Houston, we have a problem

Vishakha Kulkarni
Aug 2, 2019 · 3 min read

So, there we were, having deployed one of our solutions to Google Cloud, one that involved spinning up VMs on demand for our users for a fixed amount of time and then shutting those down. The project was a short and smooth one. A few months down the line and everything was running smooth as honey. We congratulated ourselves on a job well done and moved on to other things. And then , we got a frantic call from the client complaining that the bill for the last month was very high — almost 2 times.

We rolled up our sleeves and got into investigative mode which showed us a rouge script that had caused too many instance to be started and a corner condition where the instances had not shutdown. Needless to say we fixed the issue- though this blog is not about the defective script.

This whole incident got us thinking about how could we detect such problems early on. Today it was VMs, tomorrow something else could go out of control causing a huge spike in costs and we would know only at the end of the month. Yes, we could set up budget notifications, however by the time we got those, most of the budget would have been eaten up.

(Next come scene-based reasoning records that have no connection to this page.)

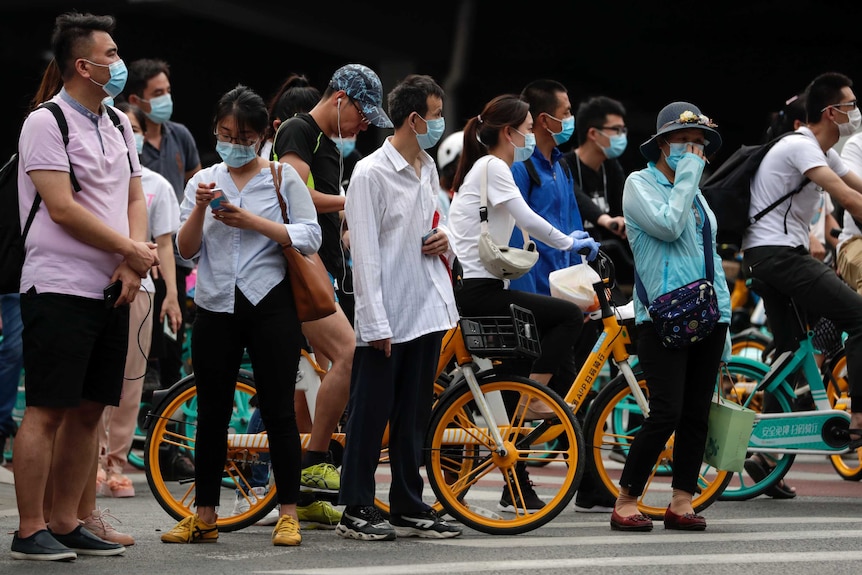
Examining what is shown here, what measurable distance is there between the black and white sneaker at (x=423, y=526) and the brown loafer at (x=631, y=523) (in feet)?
2.54

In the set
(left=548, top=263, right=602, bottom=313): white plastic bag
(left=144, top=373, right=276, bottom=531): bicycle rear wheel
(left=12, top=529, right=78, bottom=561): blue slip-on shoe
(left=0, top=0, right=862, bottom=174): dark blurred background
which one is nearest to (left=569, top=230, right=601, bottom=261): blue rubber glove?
(left=548, top=263, right=602, bottom=313): white plastic bag

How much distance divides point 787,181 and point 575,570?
328 centimetres

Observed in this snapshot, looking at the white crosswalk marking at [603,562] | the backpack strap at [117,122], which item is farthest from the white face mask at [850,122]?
the backpack strap at [117,122]

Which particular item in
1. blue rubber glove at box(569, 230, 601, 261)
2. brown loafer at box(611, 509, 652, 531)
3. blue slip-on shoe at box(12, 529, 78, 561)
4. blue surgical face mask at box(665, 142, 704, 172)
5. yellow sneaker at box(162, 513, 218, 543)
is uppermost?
blue surgical face mask at box(665, 142, 704, 172)

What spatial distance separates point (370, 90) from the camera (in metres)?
7.00

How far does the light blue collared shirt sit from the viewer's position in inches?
248

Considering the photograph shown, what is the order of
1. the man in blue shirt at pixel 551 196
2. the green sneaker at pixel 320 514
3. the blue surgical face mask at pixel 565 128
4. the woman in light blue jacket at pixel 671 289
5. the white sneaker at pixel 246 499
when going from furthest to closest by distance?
1. the blue surgical face mask at pixel 565 128
2. the man in blue shirt at pixel 551 196
3. the green sneaker at pixel 320 514
4. the white sneaker at pixel 246 499
5. the woman in light blue jacket at pixel 671 289

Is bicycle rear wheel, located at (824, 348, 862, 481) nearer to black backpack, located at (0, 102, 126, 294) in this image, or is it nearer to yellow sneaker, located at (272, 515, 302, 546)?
yellow sneaker, located at (272, 515, 302, 546)

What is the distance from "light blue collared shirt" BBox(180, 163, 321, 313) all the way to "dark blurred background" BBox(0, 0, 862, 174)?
40.2 feet

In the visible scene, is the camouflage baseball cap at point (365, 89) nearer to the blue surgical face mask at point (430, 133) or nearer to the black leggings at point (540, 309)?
the blue surgical face mask at point (430, 133)

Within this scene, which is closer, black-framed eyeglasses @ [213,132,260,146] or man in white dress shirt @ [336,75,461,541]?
black-framed eyeglasses @ [213,132,260,146]

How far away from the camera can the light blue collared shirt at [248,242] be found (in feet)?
20.7

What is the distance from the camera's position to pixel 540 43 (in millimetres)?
20625

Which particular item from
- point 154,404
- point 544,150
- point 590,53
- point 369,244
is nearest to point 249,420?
point 154,404
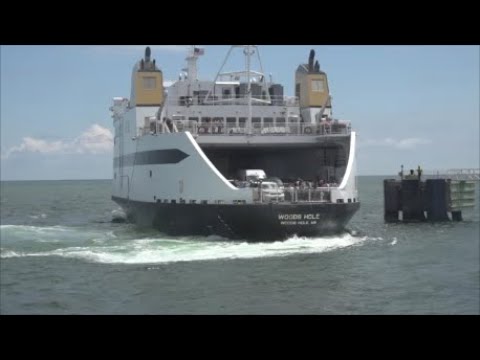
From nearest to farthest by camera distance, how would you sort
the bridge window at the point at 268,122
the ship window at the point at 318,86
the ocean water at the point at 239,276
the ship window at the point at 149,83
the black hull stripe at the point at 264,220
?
1. the ocean water at the point at 239,276
2. the black hull stripe at the point at 264,220
3. the bridge window at the point at 268,122
4. the ship window at the point at 149,83
5. the ship window at the point at 318,86

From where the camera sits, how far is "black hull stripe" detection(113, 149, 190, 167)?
24728mm

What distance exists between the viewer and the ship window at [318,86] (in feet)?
99.1

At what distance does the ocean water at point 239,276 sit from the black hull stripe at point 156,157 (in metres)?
3.08

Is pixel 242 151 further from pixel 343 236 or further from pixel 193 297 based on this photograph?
pixel 193 297

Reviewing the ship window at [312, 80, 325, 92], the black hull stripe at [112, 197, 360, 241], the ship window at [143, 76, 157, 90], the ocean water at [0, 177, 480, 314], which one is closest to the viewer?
the ocean water at [0, 177, 480, 314]

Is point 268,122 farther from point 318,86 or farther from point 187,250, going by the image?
point 187,250

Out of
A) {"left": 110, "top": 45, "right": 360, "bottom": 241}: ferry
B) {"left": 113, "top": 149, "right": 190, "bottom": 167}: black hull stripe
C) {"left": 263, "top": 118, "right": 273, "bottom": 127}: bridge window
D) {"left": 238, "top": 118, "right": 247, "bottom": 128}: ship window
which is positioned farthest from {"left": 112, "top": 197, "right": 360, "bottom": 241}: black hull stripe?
{"left": 263, "top": 118, "right": 273, "bottom": 127}: bridge window

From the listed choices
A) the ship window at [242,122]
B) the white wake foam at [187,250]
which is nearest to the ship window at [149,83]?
the ship window at [242,122]

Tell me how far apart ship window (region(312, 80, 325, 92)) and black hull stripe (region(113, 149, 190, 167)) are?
8.30 m

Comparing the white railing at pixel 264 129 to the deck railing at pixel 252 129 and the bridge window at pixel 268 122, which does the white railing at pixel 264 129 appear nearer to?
the deck railing at pixel 252 129

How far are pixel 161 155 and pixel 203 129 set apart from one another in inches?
81.0

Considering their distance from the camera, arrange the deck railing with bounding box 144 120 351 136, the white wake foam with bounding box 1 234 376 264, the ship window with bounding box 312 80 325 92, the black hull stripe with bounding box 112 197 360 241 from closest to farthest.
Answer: the white wake foam with bounding box 1 234 376 264 → the black hull stripe with bounding box 112 197 360 241 → the deck railing with bounding box 144 120 351 136 → the ship window with bounding box 312 80 325 92

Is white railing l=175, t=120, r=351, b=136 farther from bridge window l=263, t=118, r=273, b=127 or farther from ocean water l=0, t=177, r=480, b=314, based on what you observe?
ocean water l=0, t=177, r=480, b=314

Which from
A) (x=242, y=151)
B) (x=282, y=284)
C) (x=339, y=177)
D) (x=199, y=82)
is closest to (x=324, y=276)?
(x=282, y=284)
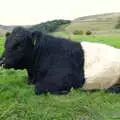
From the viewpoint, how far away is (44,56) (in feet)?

Around the same time, Google Cloud announced Cloud Scheduler - a fully managed enterprise-grade cron job scheduler. This then triggered the idea of putting scheduler and Google Cloud Functions together to do a daily check of cost and notify in case there were any spikes. So the idea is simple really.

The Google Cloud Scheduler, can be configured to trigger a cloud function. The scheduler can trigger an HTTP URL or publish a message to a topic in pub-sub, which in turn triggers a cloud function. Google Cloud Function was a logical choice for this since this needs to be run only once a day. The cloud function runs a query on Google BigQuery billing data to determine whether to send a notification and then uses sendgrid to send an email. Of course, this assumes that billing data is being exported to big query. To know how to set this up, go click here.

Setting up the schedule and pub-sub was done using the below commands:

gcloud pubsub topics create DailyUsageCheckTopicgcloud scheduler jobs create pubsub DailyUsageCheckJob --schedule "0 0 * * *" --topic=DailyUsageCheckTopic --message-body="Perform Daily Check"

The next step was to create the Cloud Function. The cloud function was written in node.js and most of the logic was encompassed in the query to be run in Google BigQuery itself.

We created a sendgrid account and used that to send email notifications. To know more about how to setup sendgrid click here.

The API_KEY to be used for sendgrid, the email ids to be used are stored as environment variables. We also decided to parameterize the dataset and table name, the threshold value and the number of days to be considered for daily average.

Once the function was ready, the next step was to deploy the function. This is how it was done

gcloud functions deploy DailyUsageCheckFunction --runtime nodejs8 --source . --env-vars-file env.yaml --trigger-topic=DailyUsageCheckTopic

This simple tool, which we now use across accounts, helps us get early notifications of any abnormal usage behavior that results in cost spikes.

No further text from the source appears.